Seniors also have a major stake in the outcome of the current provincial election, not just for themselves and their own lives but also for the future lives and prospects of their children and grandchildren. The majority of today’s seniors grew up in a society replete with hope and expanding opportunities, and with a reasonable expectation that their children would do even better than they had. That hope has been largely dissipated by today’s harsher economy in which most young people believe that their lives will be harder than those of their parents. The majority of today’s workers have little or no prospect of ever having the kind of long-term secure jobs with benefits and company pensions which most seniors once considered the norm. Ever cheaper and more capable robots and automation will further reduce employment opportunities while increasing the share of wealth held by corporations and well-capitalized individuals. All of which raises serious questions about how unequal our society can be allowed to become. As you will see elsewhere on this site, the Liberal government has mounted a wide variety of initiatives to help restore some equality of opportunity. By contrast, a PC government under Doug Ford would most likely have vastly different priorities, including tax cutting which will serve to further accelerate income inequality. Do we really want to leave our children and grandchildren with an evermore unequal society like that of our neighbours to the south, a society steeped in anger and violence and where your best hope is to somehow get wealthy enough to live apart in a safe, gated community and receive good health care?
The current government has acted in numerous ways to better meet the needs of today’s seniors. It was the first to create a ministry dedicated solely to seniors, ensuring that their voices are heard at Queen’s Park. More specific actions include:
- Aging with Confidence, a new, multi-faceted action plan to support seniors at all stages of life, so that they can remain independent, healthy and active, safe and socially connected;
- A historic expansion of OHIP+, which will provide everyone aged 65 and over with completely free access to over 4,400 prescription drugs;
- The Seniors’ Healthy Home Program, with up to $750 annually to support seniors aged 75 or older so they can live independently in their homes for longer;
- $15 million to support “naturally occurring” retirement communities (a new model of care called “Oasis”, that was pioneered here in Kingston, combats loneliness, brings services directly to seniors in their existing homes in buildings with a high concentration of seniors, and gives them more autonomy over their own lives than would be possible in an institutional setting);
- More volunteering opportunities that connect seniors and youth, fostering learning and mentorship while reducing older people’s risk of social isolation;
- 5,000 new long-term care beds over the next four years and 15 million more hours of nursing, personal support and therapeutic care annually for residents in long-term care homes; and
- A free annual high-dose influenza vaccine, targeted to better protect seniors.

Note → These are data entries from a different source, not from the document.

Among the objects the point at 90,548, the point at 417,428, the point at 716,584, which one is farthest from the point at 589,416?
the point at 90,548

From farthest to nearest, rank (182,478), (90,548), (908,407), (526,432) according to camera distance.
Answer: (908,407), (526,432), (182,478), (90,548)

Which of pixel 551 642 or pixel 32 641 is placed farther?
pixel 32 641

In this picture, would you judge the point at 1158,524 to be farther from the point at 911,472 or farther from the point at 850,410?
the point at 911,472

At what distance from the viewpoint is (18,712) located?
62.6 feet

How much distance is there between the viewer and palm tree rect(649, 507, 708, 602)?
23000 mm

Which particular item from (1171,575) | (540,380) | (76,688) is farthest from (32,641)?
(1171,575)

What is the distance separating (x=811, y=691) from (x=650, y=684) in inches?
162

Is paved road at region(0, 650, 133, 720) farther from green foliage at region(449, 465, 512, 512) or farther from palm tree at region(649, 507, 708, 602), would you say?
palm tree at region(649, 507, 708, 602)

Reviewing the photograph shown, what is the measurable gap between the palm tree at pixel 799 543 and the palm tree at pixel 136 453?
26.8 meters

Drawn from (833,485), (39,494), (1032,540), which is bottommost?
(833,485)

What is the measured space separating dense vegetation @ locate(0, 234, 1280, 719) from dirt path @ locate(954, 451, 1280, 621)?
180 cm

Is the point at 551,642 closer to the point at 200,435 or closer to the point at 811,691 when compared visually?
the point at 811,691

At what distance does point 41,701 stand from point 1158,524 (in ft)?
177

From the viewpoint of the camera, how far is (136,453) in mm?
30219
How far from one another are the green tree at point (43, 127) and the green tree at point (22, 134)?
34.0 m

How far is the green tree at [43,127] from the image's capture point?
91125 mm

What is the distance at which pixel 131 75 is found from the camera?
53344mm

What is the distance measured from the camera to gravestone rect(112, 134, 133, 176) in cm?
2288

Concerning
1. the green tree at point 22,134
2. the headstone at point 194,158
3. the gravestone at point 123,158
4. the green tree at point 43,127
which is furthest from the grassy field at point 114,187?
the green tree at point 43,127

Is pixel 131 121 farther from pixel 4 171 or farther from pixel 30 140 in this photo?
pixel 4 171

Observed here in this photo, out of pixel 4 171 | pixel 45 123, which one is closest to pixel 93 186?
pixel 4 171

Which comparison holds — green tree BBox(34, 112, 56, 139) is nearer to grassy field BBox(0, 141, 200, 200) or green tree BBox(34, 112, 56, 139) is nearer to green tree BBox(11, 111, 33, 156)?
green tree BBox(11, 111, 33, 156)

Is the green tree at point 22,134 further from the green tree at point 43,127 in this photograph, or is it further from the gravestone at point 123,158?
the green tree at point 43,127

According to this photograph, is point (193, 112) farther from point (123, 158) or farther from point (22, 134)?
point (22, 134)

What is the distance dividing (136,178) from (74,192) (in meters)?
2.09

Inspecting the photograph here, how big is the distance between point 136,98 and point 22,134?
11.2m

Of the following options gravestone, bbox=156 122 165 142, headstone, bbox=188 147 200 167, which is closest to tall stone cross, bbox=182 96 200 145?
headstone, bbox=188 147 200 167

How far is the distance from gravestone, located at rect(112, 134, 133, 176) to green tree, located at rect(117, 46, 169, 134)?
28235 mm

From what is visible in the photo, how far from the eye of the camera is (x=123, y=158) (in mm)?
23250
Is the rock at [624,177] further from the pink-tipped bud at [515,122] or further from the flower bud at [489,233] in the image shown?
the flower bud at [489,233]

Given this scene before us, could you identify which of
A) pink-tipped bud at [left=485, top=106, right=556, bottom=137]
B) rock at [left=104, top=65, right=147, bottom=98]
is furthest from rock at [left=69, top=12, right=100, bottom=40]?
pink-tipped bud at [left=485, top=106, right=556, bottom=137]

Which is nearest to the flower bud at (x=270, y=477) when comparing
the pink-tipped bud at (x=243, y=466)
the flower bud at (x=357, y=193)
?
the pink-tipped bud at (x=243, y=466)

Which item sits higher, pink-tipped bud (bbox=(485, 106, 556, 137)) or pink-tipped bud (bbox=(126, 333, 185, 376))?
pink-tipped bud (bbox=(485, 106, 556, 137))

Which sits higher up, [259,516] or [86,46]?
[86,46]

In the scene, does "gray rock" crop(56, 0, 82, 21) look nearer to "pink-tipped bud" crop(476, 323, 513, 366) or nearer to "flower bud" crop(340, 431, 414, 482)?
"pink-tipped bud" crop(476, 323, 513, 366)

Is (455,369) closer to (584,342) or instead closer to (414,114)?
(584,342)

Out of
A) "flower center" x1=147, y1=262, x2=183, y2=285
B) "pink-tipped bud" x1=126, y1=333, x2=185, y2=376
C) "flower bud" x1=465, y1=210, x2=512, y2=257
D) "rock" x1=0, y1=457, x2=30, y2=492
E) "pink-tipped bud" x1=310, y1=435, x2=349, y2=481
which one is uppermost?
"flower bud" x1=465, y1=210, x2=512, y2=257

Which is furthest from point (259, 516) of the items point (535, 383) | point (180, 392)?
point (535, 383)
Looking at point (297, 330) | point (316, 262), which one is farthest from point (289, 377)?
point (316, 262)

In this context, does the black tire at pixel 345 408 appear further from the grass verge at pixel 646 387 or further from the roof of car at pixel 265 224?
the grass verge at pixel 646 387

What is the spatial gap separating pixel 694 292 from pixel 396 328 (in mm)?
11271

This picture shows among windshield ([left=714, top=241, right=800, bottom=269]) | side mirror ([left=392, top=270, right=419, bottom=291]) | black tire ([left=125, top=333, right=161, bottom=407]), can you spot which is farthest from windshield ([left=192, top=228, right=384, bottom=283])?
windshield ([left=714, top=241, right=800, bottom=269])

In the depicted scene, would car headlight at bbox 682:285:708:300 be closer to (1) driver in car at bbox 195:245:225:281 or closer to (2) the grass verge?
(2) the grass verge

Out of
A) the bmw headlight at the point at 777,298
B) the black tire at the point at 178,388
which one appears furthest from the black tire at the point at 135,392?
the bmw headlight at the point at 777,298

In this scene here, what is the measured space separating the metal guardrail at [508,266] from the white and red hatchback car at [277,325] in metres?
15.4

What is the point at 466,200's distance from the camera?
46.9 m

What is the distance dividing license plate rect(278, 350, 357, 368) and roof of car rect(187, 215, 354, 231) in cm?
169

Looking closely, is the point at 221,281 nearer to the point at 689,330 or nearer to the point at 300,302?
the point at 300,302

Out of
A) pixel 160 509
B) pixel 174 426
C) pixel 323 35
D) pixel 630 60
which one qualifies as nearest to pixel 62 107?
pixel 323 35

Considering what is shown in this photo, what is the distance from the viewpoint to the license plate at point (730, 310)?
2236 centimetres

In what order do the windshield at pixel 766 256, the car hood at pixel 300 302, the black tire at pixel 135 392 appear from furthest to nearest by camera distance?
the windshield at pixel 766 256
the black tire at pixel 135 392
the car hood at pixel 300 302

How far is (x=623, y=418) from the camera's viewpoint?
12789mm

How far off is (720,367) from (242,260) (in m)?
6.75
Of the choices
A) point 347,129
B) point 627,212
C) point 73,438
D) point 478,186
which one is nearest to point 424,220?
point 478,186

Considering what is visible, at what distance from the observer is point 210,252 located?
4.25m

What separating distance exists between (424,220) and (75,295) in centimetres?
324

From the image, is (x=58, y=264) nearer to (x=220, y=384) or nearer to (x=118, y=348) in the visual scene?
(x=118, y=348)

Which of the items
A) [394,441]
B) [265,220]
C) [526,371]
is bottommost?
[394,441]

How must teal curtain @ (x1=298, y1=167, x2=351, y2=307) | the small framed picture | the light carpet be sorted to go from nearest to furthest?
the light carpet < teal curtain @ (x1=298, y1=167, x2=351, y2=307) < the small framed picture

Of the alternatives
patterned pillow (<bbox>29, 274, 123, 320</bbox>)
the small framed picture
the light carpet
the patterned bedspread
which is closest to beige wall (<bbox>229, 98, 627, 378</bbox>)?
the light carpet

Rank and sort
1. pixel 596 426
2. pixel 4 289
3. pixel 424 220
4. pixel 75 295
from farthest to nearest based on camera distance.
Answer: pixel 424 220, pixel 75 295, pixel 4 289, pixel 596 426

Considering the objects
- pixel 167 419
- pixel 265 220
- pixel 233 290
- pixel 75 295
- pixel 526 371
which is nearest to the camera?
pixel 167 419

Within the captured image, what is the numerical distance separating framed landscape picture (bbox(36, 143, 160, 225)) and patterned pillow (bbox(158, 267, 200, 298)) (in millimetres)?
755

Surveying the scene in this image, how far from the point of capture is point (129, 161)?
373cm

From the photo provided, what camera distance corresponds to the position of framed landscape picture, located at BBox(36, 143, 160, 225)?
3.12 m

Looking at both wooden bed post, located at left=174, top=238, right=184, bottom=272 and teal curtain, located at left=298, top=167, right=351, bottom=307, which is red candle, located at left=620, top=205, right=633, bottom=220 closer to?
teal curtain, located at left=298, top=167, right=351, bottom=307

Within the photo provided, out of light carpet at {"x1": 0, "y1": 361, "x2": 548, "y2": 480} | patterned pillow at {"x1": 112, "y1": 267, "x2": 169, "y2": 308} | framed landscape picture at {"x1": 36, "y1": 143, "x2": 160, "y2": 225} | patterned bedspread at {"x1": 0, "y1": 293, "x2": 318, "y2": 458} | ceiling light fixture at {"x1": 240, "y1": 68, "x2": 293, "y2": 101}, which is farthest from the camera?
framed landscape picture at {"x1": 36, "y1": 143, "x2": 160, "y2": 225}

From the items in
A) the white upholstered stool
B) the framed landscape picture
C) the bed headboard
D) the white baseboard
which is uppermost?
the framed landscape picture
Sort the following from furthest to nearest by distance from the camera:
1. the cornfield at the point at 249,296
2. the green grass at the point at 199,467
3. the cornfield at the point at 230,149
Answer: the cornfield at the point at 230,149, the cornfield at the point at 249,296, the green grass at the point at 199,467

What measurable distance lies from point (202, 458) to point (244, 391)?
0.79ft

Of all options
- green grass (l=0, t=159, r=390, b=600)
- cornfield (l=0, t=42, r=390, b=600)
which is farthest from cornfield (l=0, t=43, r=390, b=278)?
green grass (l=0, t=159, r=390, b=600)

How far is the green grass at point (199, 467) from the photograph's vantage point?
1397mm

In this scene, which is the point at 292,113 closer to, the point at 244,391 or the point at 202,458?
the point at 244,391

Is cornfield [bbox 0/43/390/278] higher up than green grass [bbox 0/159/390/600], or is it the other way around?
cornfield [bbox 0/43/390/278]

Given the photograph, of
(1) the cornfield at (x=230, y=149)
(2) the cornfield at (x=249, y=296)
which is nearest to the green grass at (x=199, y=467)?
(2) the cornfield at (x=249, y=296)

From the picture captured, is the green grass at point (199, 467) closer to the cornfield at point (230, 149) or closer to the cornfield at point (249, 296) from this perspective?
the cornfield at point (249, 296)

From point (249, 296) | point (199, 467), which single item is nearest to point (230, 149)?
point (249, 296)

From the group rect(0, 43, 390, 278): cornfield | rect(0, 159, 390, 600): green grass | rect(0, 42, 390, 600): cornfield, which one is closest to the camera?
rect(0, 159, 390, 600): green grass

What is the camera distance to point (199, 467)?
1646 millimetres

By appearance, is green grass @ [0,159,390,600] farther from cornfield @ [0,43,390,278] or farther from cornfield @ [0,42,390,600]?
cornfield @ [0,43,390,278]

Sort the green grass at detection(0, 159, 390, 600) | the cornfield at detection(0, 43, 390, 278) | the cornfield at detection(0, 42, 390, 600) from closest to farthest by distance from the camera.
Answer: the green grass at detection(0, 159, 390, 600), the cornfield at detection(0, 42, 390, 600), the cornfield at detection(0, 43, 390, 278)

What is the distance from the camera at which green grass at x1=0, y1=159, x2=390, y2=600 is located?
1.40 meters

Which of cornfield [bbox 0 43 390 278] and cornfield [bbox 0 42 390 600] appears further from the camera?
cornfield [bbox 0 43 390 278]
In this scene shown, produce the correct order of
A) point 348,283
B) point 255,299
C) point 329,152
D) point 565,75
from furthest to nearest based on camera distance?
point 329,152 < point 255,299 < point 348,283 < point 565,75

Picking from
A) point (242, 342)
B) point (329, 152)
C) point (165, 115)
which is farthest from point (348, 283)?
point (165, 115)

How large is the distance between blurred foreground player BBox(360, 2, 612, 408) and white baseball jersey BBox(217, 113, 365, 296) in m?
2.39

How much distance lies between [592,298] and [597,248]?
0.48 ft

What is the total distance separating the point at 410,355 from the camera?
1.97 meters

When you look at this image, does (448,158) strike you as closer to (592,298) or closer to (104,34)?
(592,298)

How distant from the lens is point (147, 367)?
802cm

It’s clear from what Doug Ford has said that he is a populist politician, which has serious implications for what we can expect of him. Should Mr. Ford become Premier, his priority will be cost cutting and tax cuts, which will ultimately hurt seniors, as well as move our Ontario society more in the direction of its more unequal U.S. counterparts. If you don’t want that, please refer to my post on strategic voting for some ideas on what you can do to make a difference. If you’re one of those who has been put off by the multi-year conservative campaign of pervasive distortions and negativity directed at Premier Wynne, please read this very thoughtful Toronto Star article on the Wynne legacy and consider my analysis of those depictions, bearing in mind that it was primarily written for the benefit of Liberals who have likewise been influenced by such views. Or, if Mr. Ford’s misleading sky-is-falling depiction of Ontario’s debt load has you worried, I would invite you to check the facts which point to a much more rational perspective on the debt numbers.
And if you have followed some of the above links, you’ll realize that, like many populist politicians before him, what Mr. Ford says often has a very tenuous connection with the truth. Should that be contrary to your values, please consider voting instead for someone who is always truthful, always respectful to everyone she encounters (even her opponents), always listens, is experienced and effective, and is always working for the betterment of her community, not herself. That someone is Sophie Kiwala, whom you could actually take pride in introducing to your children and grandchildren.